[Records from a collection]

════════════════════

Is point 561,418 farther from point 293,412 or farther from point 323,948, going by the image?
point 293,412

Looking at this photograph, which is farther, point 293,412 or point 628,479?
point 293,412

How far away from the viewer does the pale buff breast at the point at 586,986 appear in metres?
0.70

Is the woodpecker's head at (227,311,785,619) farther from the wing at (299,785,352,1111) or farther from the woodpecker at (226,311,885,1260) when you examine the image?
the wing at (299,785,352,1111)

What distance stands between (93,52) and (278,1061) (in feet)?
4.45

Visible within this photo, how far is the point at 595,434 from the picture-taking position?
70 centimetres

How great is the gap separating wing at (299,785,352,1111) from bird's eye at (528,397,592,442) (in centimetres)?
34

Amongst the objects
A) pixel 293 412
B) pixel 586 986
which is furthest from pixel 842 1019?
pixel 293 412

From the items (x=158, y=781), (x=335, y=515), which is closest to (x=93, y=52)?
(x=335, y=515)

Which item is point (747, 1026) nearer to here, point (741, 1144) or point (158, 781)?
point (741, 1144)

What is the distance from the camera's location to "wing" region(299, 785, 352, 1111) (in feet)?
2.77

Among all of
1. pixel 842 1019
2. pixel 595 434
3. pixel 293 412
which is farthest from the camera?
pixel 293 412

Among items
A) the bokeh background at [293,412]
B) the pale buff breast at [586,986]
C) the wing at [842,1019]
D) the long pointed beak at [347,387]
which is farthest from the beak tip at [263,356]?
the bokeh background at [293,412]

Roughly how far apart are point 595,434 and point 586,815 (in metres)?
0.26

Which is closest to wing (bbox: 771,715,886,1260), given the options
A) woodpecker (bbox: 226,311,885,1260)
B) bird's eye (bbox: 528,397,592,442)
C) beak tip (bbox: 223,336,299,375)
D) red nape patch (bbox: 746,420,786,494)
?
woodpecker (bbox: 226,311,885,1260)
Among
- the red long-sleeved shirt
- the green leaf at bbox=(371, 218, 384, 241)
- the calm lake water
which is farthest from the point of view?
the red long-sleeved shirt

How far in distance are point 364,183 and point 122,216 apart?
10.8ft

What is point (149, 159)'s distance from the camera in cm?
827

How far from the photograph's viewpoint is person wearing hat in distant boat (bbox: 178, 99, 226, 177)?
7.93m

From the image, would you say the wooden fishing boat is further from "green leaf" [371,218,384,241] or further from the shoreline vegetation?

════════════════════

■ **Objective**
Print all of the rows above again, word for word and in the same order, changing nothing.

■ **Result**
Is point 561,418 farther from point 293,412 or farther from point 323,948, going by the image?
point 293,412

Looking at this photograph, which is farther, point 293,412 or point 628,479?
point 293,412

How far away from the viewer does the pale buff breast at the point at 586,986 appear in metres?
0.70

Is the woodpecker's head at (227,311,785,619) farther from the wing at (299,785,352,1111) or farther from the woodpecker at (226,311,885,1260) when you examine the image?
the wing at (299,785,352,1111)

What distance stands between (93,52) and (278,1061) (in feet)?
4.45

Visible within this photo, how far is the point at 595,434 from the picture-taking position?
70 centimetres

How great is the gap separating wing at (299,785,352,1111) from bird's eye at (528,397,592,442) (in centimetres)?
34

Amongst the objects
A) pixel 293 412
B) pixel 586 986
which is furthest from pixel 842 1019?
pixel 293 412

From the items (x=158, y=781), (x=335, y=515), which is closest to (x=93, y=52)?
(x=335, y=515)

Which item is point (747, 1026) nearer to here, point (741, 1144) or point (158, 781)?
point (741, 1144)

What is the distance from the camera's location to "wing" region(299, 785, 352, 1111) (in feet)?
2.77

Among all of
1. pixel 842 1019
2. pixel 595 434
3. pixel 293 412
which is farthest from the camera?
pixel 293 412

Among items
A) the bokeh background at [293,412]
B) the pale buff breast at [586,986]
C) the wing at [842,1019]
D) the long pointed beak at [347,387]
which is farthest from the beak tip at [263,356]?
the bokeh background at [293,412]

Roughly how far apart are point 595,434 and point 586,815 (in metres)?
0.26

Which is closest to wing (bbox: 771,715,886,1260), given the options
A) woodpecker (bbox: 226,311,885,1260)
B) bird's eye (bbox: 528,397,592,442)
C) beak tip (bbox: 223,336,299,375)
D) red nape patch (bbox: 746,420,786,494)
?
woodpecker (bbox: 226,311,885,1260)
Among
- the red long-sleeved shirt
- the green leaf at bbox=(371, 218, 384, 241)
- the calm lake water
which is farthest from the point of view?
the red long-sleeved shirt

How far in distance are point 364,183 and point 122,216 apart?
10.8ft

What is point (149, 159)'s distance from the camera in cm?
827

How far from the photograph's viewpoint is person wearing hat in distant boat (bbox: 178, 99, 226, 177)?
7.93m

From the image, would you say the wooden fishing boat is further from "green leaf" [371,218,384,241] or further from the shoreline vegetation?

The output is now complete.